L'étude du monde des traders révèle des individus aussi malades que l'argent avec lequel ils jonglent : l'addiction à l'argent est la plupart du temps doublée d'une addiction à l'alcool, aux drogues, au sexe, aux jeux.
Cette partie s'achève sur l'analyse des accointances entre l'argent et la religion d'une part, et la politique de l'autre : « les espaces qui concentrent la richesse sont aussi ceux qui votent le plus massivement à droite, dans l'espoir que leurs privilèges soient ainsi éternels » ( p 50).
Les financiers mènent le monde, mais jusqu'à quand ?
Le « monopole de la violence légitime » a-t-il été transféré aux banques ? C'était ce que pensait Thomas Jefferson, qui considérait que « les institutions bancaires sont plus dangereuses pour nos libertés que des armées entières prêtes au combat ». C'est aussi ce que montrent les Pinçon-Charlot, tout en insistant sur le fait qu'il ne s'agit en aucune façon d'une théorie du complot, mais bien de la mise en œuvre d'intérêts de classe, qui parvient à ériger ses intérêts particuliers en intérêts universels.
Les collusions entre les banques et les dirigeants des pays européens sont passés au crible : Mario Draghi fut vice-président pour l'Europe de Goldman Sachs, Mario Monti en fut le conseiller international...
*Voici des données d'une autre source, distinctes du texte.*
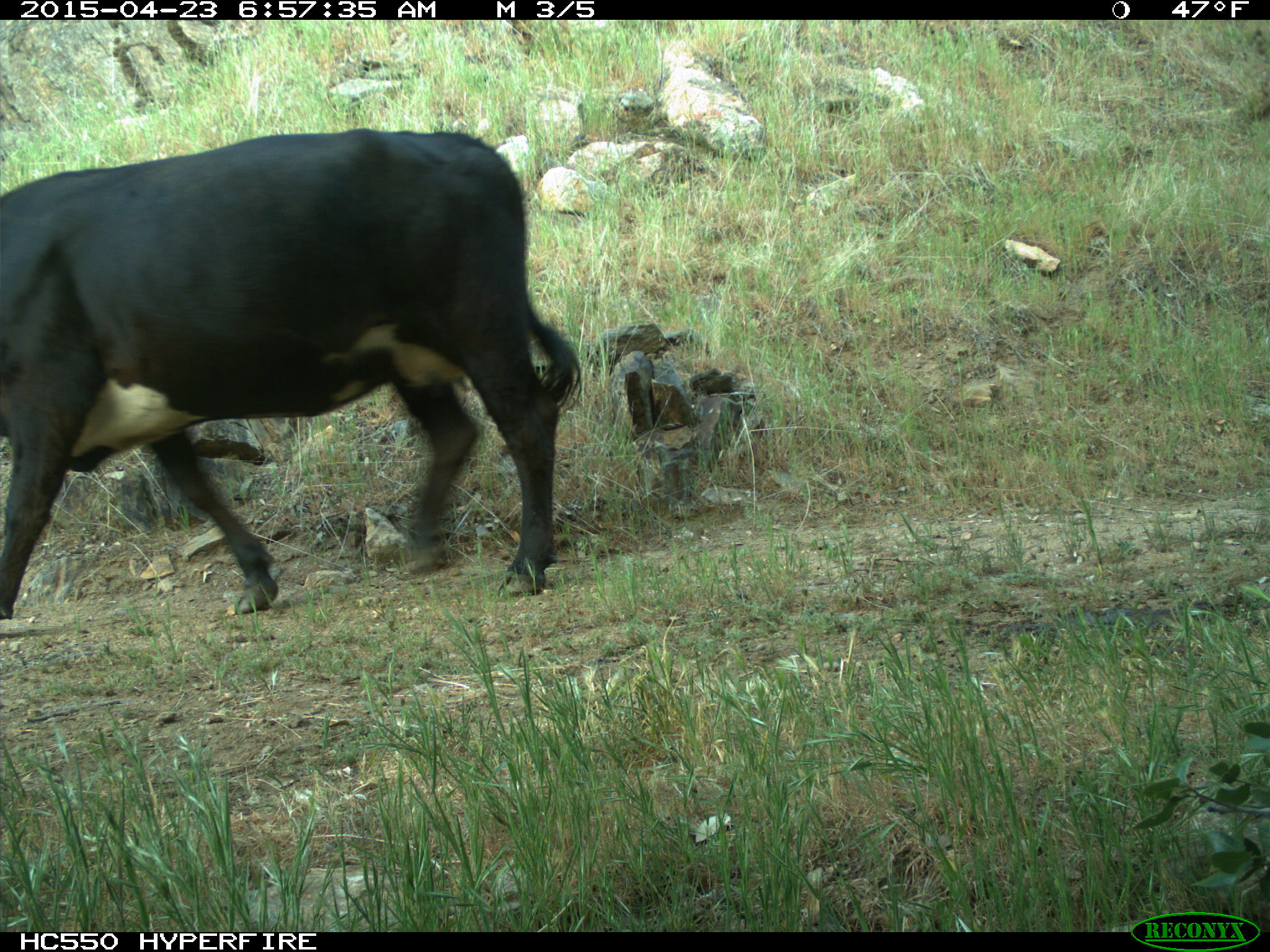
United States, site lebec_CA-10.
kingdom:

L'exil fiscal sous toutes ses formes est étudié : l'ensemble des avoirs fiscaux français dissimulés dans des paradis fiscaux représenterait 590 milliards d'euros, alors que le déficit public a été de 90 milliards en 2011.
L'oligarchie financière renforce et élargit la pauvreté et mine les biens publics, qui sont progressivement privatisés.
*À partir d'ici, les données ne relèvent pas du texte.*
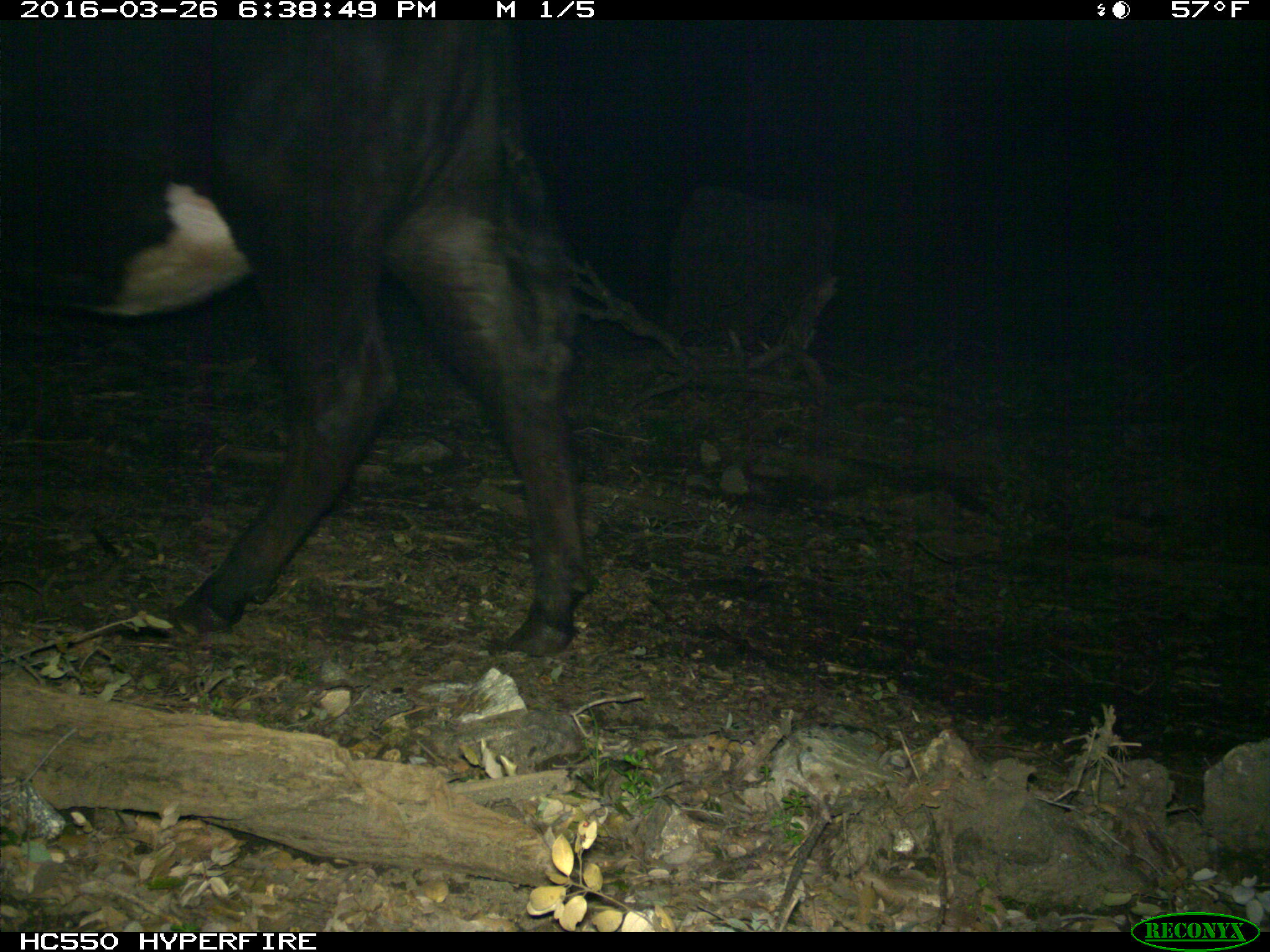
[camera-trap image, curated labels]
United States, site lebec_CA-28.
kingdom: Animalia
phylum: Chordata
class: Mammalia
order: Artiodactyla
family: Bovidae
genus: Bos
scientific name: Bos taurus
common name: domestic cow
Afin de diffuser son idéologie, le libéralisme pratique l'antiphrase et l'oxymore : « les réformes nécessaires », « la TVA sociale », « la croissance négative »...Cette stratégie de communication pénètre les classes populaires, qui rêvent non d'égalité, mais d'obtenir par miracle les mêmes privilèges que les très riches, comme le montre le succès du Loto ou des émissions « people ».
La richesse a un effet sur toutes les dimensions de la vie, et en particulier sur les corps eux-mêmes : l'obésité est une maladie de pauvre, les riches sont minces, sportifs et en bonne santé.
Le texte s'achève sur des propositions de réformes de l’État, qui permettraient de contrer la main-mise de l'oligarchie financière : suppression réelle du cumul des mandats, création d'un statut de l'élu, limitation du nombre de mandats successif, inscription automatique sur les listes électorales, vote obligatoire, comptabilisation du vote blanc, nationalisation des banques, réforme fiscale, instruction civique, initiation au droit et à l'économie dès l'école primaire : « Développer l'enseignement critique de la finance, alors que la logique financière est présentée au lycée et à l'université comme un savoir technique neutre et technique, est un impératif démocratique essentiel si l'on veut mettre fin au pillage » (p 81). pour Monique Pinçon Charlot et Michel Pinçon, « c'est d'une révolution que les peuples ont besoin » (p 88).
Ce bref ouvrage est une initiation très accessible aux travaux de leurs auteurs. C'est aussi une invitation à creuser leurs idées, grâce à la bibliographie proposée. C'est enfin un livre politique, qui invite à la réflexion personnelle et affirme la nécessité d'un changement de modèle.